I didn’t get the column job (which turned out to be a blessing), and found that my interests lay in the math and science direction. High school wasn’t the nightmare of junior high, and I found less need and time to write. The stuff I did write were the required essays for English, which were difficult and painful and I struggled through every word. I was enjoying calculus and physics and chemistry and buried this desire.

By the time I went college, I had disavowed writing altogether. After finishing the one required English class, I was relieve to be taking classes like Statics, Fields, Differential Equations, and FORTRAN. It was all black and white, right or wrong, nothing subjective.

I graduated, got married, started an engineering job, and for the longest time, the only thing that I wrote was in my prayer journal to God. And that was enough.

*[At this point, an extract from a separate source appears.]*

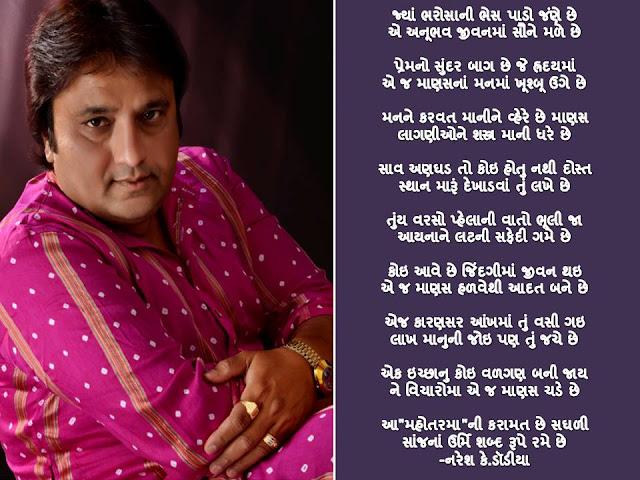 ए अनूभव जीवनमां सौने मळे छे Gujarati Gazal By Naresh K. Dodia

A couple of years ago the blogging craze started and I ignored it until World Magazine started writing a column about what was going around the blogosphere. I started visiting their blog and reading it, and as I searched further I found more and more people out there online. There were a lot that I liked and some I didn’t, but mostly a bunch of different people in different parts of the world that were writing about their lives. It was a new concept of posting it on the web and I liked the idea of these short snippets of life. So I started a blog, that started out as “Tech Expression”, but morphed into “Not (quite) Balenced“.

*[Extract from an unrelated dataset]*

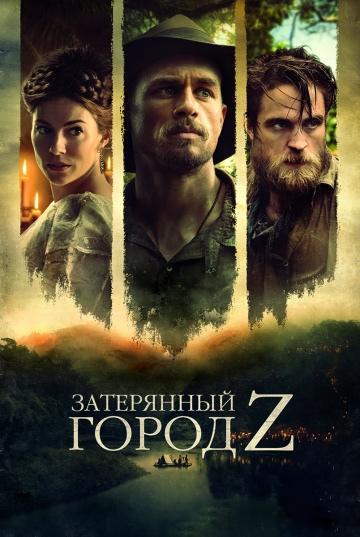 Затерянный город Z (The Lost City of Z) 2016  смотреть онлайн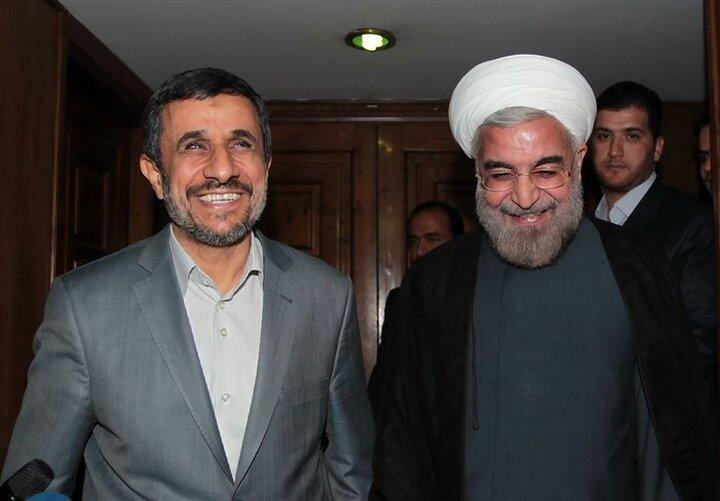 حسن روحانی بزرگترین دستاورد احمدی نژاد را بر باد داد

I started getting regular readers and commenters. I became obsessed with it and felt that I needed to post more and more. I was spending too much time on this and felt like God told me to pull the plug. And so reluctantly I did…and then started it up again…and then pulled the plug again. I stopped responding to comments. What few readers I had, evaporated. The pressure to perform was too much and to addicting for me.

And now I’ve moved over to a little unknown part of the web, hiding in the shadows, and I write for myself. I write because I get these ideas in my head that won’t go away. I write because there are some things I’ve just got to say or I’ll explode. I write to glorify God and to remember out loud what He has done for me and in my life. I want to be real. I want to be Truefaced. I want to be understood.

And there is still part of me that wants to be that high school newspaper columnist.